Reduction in Immunoglobulins
There may be a progressive and prolonged hypogammaglobulinemia or decline in the levels of total and individual immunoglobulins such as immunoglobulins G and M (IgG and IgM) with continued UPLIZNA treatment [see Adverse Reactions (6.1)]. Monitor the levels of quantitative serum immunoglobulins during treatment with UPLIZNA, especially in patients with opportunistic or recurrent infections, and until B-cell repletion after discontinuation of therapy.

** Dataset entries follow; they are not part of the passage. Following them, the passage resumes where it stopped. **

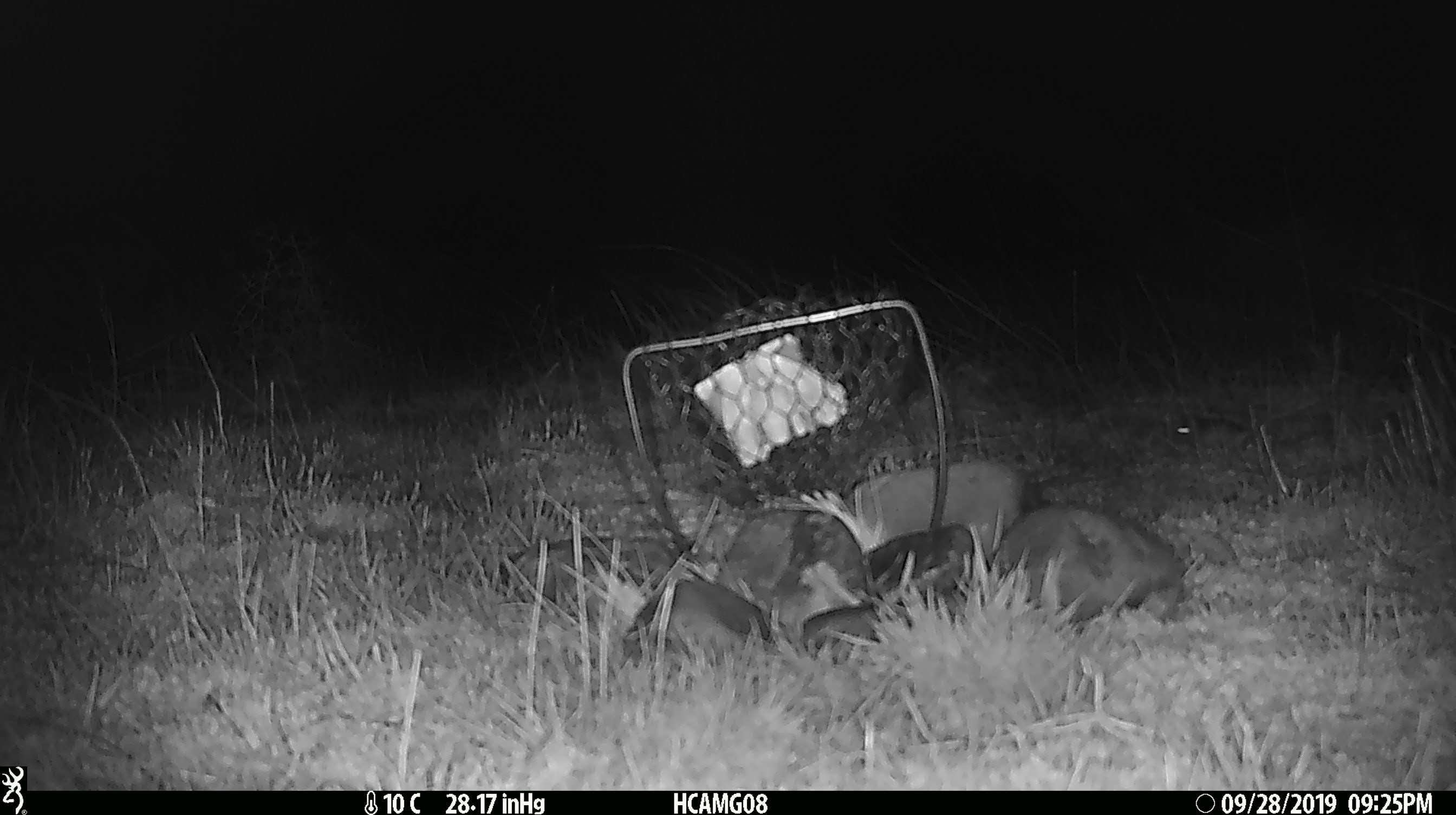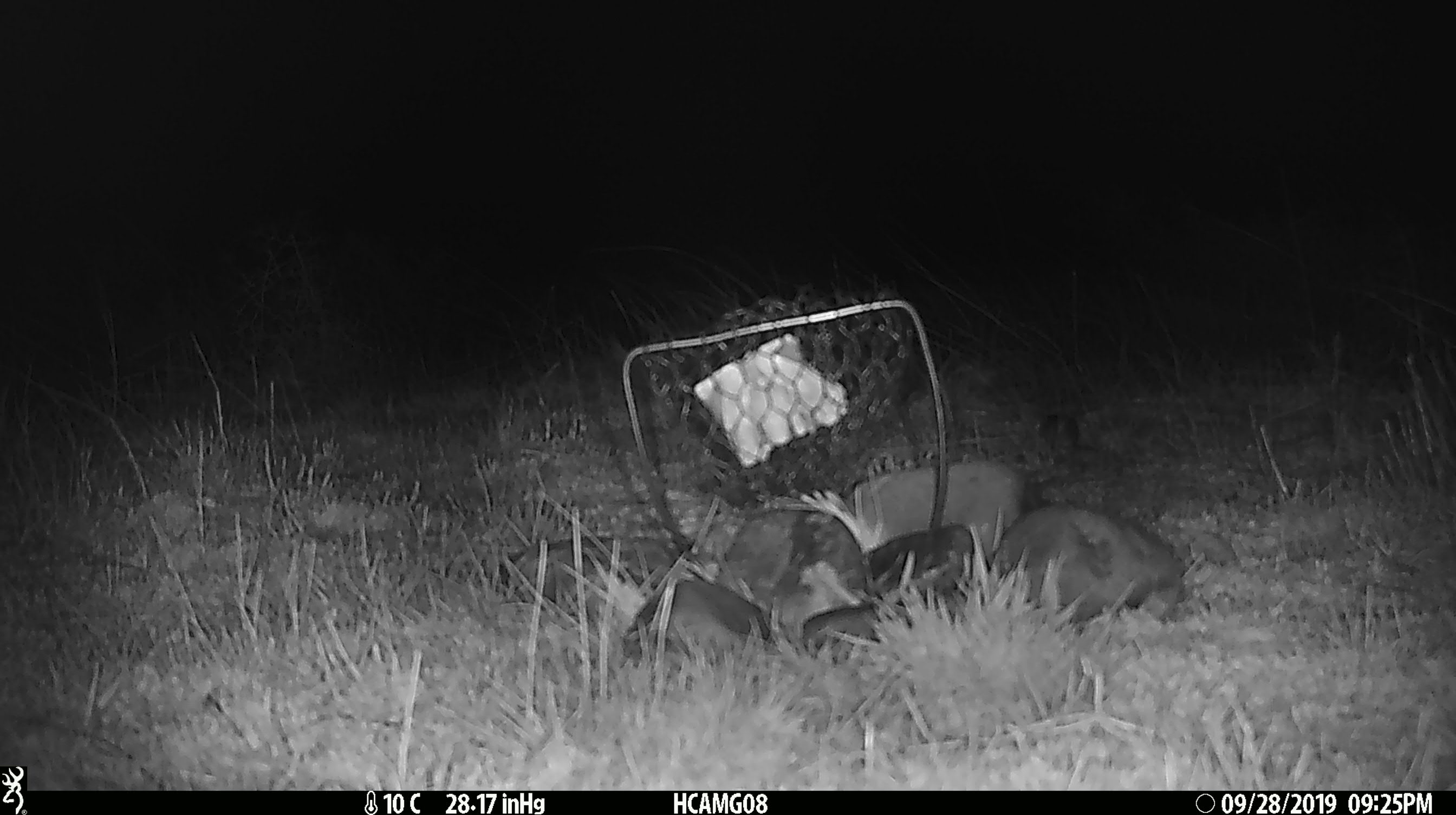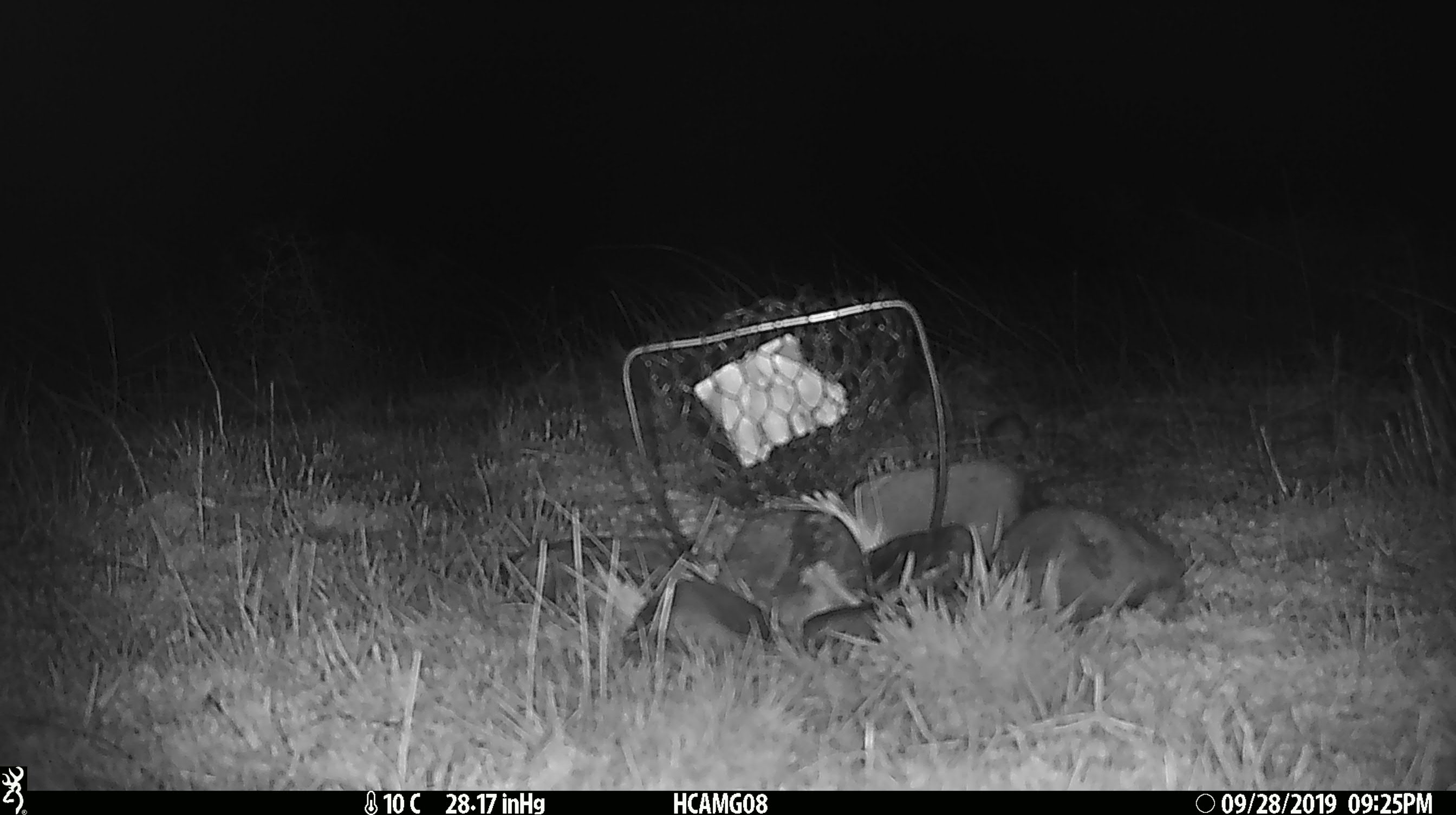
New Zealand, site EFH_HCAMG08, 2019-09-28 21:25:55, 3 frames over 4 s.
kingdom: Animalia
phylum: Chordata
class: Mammalia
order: Rodentia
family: Muridae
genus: Mus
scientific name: Mus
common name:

Consider discontinuing UPLIZNA therapy if a patient with low immunoglobulin G or M develops a serious opportunistic infection or recurrent infections, or if prolonged hypogammaglobulinemia requires treatment with intravenous immunoglobulins.
Fetal Risk
Based on animal data, UPLIZNA can cause fetal harm due to B-cell lymphopenia and reduce antibody response in offspring exposed to UPLIZNA even after B-cell repletion. Transient peripheral B-cell depletion and lymphocytopenia have been reported in infants born to mothers exposed to other B-cell depleting antibodies during pregnancy. Advise females of reproductive potential to use effective contraception while receiving UPLIZNA and for at least 6 months after the last dose [see Use in Specific Populations (8.1)].